(Spatial question records)
····················
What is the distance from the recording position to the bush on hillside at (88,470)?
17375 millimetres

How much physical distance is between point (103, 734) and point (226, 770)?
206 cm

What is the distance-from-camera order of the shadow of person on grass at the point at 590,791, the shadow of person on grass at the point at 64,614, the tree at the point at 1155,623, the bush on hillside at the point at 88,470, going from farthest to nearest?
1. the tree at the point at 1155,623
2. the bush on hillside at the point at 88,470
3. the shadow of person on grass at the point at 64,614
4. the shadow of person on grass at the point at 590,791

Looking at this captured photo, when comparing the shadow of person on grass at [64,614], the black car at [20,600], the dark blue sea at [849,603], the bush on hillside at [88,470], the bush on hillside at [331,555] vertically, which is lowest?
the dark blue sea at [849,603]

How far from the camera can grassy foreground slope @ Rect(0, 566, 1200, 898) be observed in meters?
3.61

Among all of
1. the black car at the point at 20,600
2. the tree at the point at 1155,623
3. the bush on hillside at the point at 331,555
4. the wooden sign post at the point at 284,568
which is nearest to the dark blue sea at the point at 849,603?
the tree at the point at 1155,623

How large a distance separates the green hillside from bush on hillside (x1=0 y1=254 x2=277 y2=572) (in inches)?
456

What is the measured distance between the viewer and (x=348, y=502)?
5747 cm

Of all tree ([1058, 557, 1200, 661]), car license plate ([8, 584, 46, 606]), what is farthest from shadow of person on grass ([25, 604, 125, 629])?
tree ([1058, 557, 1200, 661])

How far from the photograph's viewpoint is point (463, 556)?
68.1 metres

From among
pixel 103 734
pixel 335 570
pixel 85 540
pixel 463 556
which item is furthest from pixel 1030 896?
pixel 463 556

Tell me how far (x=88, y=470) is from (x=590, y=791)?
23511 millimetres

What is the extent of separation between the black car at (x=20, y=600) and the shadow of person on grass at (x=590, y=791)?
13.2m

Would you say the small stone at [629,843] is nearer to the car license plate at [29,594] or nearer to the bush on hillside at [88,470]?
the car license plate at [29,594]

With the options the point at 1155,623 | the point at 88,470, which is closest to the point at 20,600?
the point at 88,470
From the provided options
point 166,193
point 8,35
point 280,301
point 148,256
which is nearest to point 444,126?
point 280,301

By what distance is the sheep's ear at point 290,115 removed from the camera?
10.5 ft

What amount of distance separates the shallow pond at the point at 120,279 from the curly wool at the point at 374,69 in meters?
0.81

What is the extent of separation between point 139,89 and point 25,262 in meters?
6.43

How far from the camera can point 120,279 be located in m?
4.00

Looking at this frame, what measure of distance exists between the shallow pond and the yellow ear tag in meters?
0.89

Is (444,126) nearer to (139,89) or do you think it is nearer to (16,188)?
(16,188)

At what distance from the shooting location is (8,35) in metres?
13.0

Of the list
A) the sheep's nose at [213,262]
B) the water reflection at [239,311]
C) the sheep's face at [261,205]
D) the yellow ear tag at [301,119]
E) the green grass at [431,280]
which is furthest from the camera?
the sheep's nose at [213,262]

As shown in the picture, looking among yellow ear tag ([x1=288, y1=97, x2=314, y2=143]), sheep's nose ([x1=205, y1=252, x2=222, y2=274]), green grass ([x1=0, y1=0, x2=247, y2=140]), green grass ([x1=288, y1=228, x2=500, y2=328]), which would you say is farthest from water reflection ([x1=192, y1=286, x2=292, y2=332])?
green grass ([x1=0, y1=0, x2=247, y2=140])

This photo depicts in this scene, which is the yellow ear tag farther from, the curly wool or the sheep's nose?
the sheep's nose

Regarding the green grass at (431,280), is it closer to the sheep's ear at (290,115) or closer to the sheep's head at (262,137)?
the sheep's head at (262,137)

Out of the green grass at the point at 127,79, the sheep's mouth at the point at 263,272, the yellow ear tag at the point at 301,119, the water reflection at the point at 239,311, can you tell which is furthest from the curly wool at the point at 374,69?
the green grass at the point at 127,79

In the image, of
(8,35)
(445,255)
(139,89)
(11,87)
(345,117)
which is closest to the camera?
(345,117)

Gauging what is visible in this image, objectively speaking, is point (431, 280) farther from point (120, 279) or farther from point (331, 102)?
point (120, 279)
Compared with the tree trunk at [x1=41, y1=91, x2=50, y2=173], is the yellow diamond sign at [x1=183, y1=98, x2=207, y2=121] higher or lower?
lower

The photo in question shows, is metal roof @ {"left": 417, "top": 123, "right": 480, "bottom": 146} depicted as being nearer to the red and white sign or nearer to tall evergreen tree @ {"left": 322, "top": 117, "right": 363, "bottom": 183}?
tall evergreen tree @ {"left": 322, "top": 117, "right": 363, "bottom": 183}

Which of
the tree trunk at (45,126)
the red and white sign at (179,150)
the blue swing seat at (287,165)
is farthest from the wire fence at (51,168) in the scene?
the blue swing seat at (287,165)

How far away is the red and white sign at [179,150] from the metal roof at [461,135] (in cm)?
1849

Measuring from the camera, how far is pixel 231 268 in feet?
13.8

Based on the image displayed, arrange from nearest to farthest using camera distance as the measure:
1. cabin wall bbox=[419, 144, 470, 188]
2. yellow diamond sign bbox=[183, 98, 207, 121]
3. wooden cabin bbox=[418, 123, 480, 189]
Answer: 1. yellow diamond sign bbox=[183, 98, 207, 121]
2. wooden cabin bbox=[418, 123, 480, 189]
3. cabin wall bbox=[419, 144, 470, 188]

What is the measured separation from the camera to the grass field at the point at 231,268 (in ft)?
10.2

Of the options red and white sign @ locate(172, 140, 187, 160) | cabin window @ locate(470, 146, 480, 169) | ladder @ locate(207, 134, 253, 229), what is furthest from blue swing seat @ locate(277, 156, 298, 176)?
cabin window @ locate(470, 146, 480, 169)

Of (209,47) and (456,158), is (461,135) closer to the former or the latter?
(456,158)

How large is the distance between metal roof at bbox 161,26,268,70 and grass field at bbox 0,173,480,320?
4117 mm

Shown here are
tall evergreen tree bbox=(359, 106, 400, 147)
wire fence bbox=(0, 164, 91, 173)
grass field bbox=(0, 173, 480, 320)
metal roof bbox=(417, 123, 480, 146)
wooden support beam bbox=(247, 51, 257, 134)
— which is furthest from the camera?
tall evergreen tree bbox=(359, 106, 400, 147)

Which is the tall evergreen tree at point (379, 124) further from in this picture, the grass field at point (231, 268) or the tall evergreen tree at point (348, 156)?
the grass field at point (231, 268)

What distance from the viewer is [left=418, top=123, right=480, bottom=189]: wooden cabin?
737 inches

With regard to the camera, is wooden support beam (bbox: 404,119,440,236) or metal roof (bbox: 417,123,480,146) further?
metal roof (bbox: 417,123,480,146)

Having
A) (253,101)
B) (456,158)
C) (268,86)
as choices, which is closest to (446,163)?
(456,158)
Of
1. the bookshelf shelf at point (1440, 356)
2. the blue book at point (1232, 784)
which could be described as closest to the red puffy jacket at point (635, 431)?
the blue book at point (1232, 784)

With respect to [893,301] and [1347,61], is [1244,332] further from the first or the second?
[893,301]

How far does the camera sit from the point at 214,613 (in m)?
····················
- **BRIEF**
Every record shown above should be written out again exactly.

- **RESULT FOR THIS EXERCISE**
What is the distance from the recording position to the bush on hillside at (88,470)?
17375 millimetres

How much physical distance is between point (103, 734) and point (226, 770)?
206 cm

What is the distance-from-camera order of the shadow of person on grass at the point at 590,791, the shadow of person on grass at the point at 64,614, the tree at the point at 1155,623, the bush on hillside at the point at 88,470, going from farthest to nearest?
1. the tree at the point at 1155,623
2. the bush on hillside at the point at 88,470
3. the shadow of person on grass at the point at 64,614
4. the shadow of person on grass at the point at 590,791

Looking at this captured photo, when comparing the shadow of person on grass at [64,614], the black car at [20,600], the dark blue sea at [849,603], the bush on hillside at [88,470], the bush on hillside at [331,555] vertically, which is lowest?
the dark blue sea at [849,603]

How far from the camera can grassy foreground slope @ Rect(0, 566, 1200, 898) be observed in meters?
3.61

Among all of
1. the black car at the point at 20,600
2. the tree at the point at 1155,623
3. the bush on hillside at the point at 331,555
4. the wooden sign post at the point at 284,568
which is nearest to the dark blue sea at the point at 849,603?
the tree at the point at 1155,623

How large a distance separates the green hillside from bush on hillside (x1=0 y1=254 x2=277 y2=572) (in inches)?
456

What is the measured distance between the viewer and (x=348, y=502)?
5747 cm

Of all tree ([1058, 557, 1200, 661]), car license plate ([8, 584, 46, 606]), what is farthest from shadow of person on grass ([25, 604, 125, 629])?
tree ([1058, 557, 1200, 661])

How far from the photograph's viewpoint is point (463, 556)?
68.1 metres

From among
pixel 103 734
pixel 335 570
pixel 85 540
pixel 463 556
which item is furthest from pixel 1030 896?
pixel 463 556

Tell me how far (x=88, y=470) is from (x=590, y=791)?
23511 millimetres

What is the extent of separation between the black car at (x=20, y=600) and the shadow of person on grass at (x=590, y=791)?
13.2m

Would you say the small stone at [629,843] is nearer to the car license plate at [29,594] or nearer to the bush on hillside at [88,470]?
the car license plate at [29,594]

With the options the point at 1155,623 | the point at 88,470, which is closest to the point at 20,600?
the point at 88,470
From the provided options
point 166,193
point 8,35
point 280,301
point 148,256
which is nearest to point 444,126?
point 280,301

By what distance is the sheep's ear at point 290,115 removed from the camera?
10.5 ft

What amount of distance separates the shallow pond at the point at 120,279 from the curly wool at the point at 374,69 in meters?
0.81

What is the extent of separation between point 139,89 and point 25,262 in meters?
6.43

How far from the camera can point 120,279 be located in m?
4.00

Looking at this frame, what measure of distance exists between the shallow pond and the yellow ear tag in meters?
0.89

Is (444,126) nearer to (139,89) or do you think it is nearer to (16,188)?
(16,188)

At what distance from the shooting location is (8,35) in metres?
13.0

Of the list
A) the sheep's nose at [213,262]
B) the water reflection at [239,311]
C) the sheep's face at [261,205]
D) the yellow ear tag at [301,119]
E) the green grass at [431,280]
which is furthest from the camera?
the sheep's nose at [213,262]

As shown in the picture, looking among yellow ear tag ([x1=288, y1=97, x2=314, y2=143]), sheep's nose ([x1=205, y1=252, x2=222, y2=274]), green grass ([x1=0, y1=0, x2=247, y2=140]), green grass ([x1=288, y1=228, x2=500, y2=328]), which would you say is farthest from water reflection ([x1=192, y1=286, x2=292, y2=332])?
green grass ([x1=0, y1=0, x2=247, y2=140])

This photo depicts in this scene, which is the yellow ear tag farther from, the curly wool or the sheep's nose?
the sheep's nose

Regarding the green grass at (431,280), is it closer to the sheep's ear at (290,115) or closer to the sheep's head at (262,137)?
the sheep's head at (262,137)

Out of the green grass at the point at 127,79, the sheep's mouth at the point at 263,272, the yellow ear tag at the point at 301,119, the water reflection at the point at 239,311, can you tell which is furthest from the curly wool at the point at 374,69?
the green grass at the point at 127,79

In the image, of
(8,35)
(445,255)
(139,89)
(11,87)
(345,117)
which is closest to the camera?
(345,117)

Gauging what is visible in this image, objectively speaking, is point (431, 280) farther from point (120, 279) or farther from point (331, 102)?
point (120, 279)
Compared with the tree trunk at [x1=41, y1=91, x2=50, y2=173], is the yellow diamond sign at [x1=183, y1=98, x2=207, y2=121] higher or lower?
lower

The photo in question shows, is metal roof @ {"left": 417, "top": 123, "right": 480, "bottom": 146} depicted as being nearer to the red and white sign or nearer to tall evergreen tree @ {"left": 322, "top": 117, "right": 363, "bottom": 183}?
tall evergreen tree @ {"left": 322, "top": 117, "right": 363, "bottom": 183}

Which of
the tree trunk at (45,126)
the red and white sign at (179,150)
the blue swing seat at (287,165)
is farthest from the wire fence at (51,168) in the scene?
the blue swing seat at (287,165)

How far away is the red and white sign at [179,150] from the metal roof at [461,135] (in cm)?
1849

Measuring from the camera, how far is pixel 231 268 in feet?
13.8

Based on the image displayed, arrange from nearest to farthest using camera distance as the measure:
1. cabin wall bbox=[419, 144, 470, 188]
2. yellow diamond sign bbox=[183, 98, 207, 121]
3. wooden cabin bbox=[418, 123, 480, 189]
Answer: 1. yellow diamond sign bbox=[183, 98, 207, 121]
2. wooden cabin bbox=[418, 123, 480, 189]
3. cabin wall bbox=[419, 144, 470, 188]

What is the measured separation from the camera to the grass field at the point at 231,268 (in ft)?
10.2

Of the options red and white sign @ locate(172, 140, 187, 160) | cabin window @ locate(470, 146, 480, 169) | ladder @ locate(207, 134, 253, 229), what is furthest from blue swing seat @ locate(277, 156, 298, 176)?
cabin window @ locate(470, 146, 480, 169)

Of (209,47) and (456,158), is (461,135) closer to the former or the latter?
(456,158)

How large is the distance between metal roof at bbox 161,26,268,70 and grass field at bbox 0,173,480,320?
4117 mm

Shown here are
tall evergreen tree bbox=(359, 106, 400, 147)
wire fence bbox=(0, 164, 91, 173)
grass field bbox=(0, 173, 480, 320)
metal roof bbox=(417, 123, 480, 146)
wooden support beam bbox=(247, 51, 257, 134)
— which is furthest from the camera?
tall evergreen tree bbox=(359, 106, 400, 147)

Which is the tall evergreen tree at point (379, 124) further from in this picture, the grass field at point (231, 268) or the tall evergreen tree at point (348, 156)?
the grass field at point (231, 268)

What distance from the viewer is [left=418, top=123, right=480, bottom=189]: wooden cabin?
737 inches

With regard to the camera, is wooden support beam (bbox: 404,119,440,236) or metal roof (bbox: 417,123,480,146) further?
metal roof (bbox: 417,123,480,146)

Having
A) (253,101)
B) (456,158)
C) (268,86)
as choices, which is closest to (446,163)?
(456,158)
Of
1. the bookshelf shelf at point (1440, 356)
2. the blue book at point (1232, 784)
which could be described as closest to the red puffy jacket at point (635, 431)?
the blue book at point (1232, 784)

With respect to [893,301] and [1347,61], is [1244,332] further from the first or the second?
[893,301]

How far does the camera sit from the point at 214,613 (in m)?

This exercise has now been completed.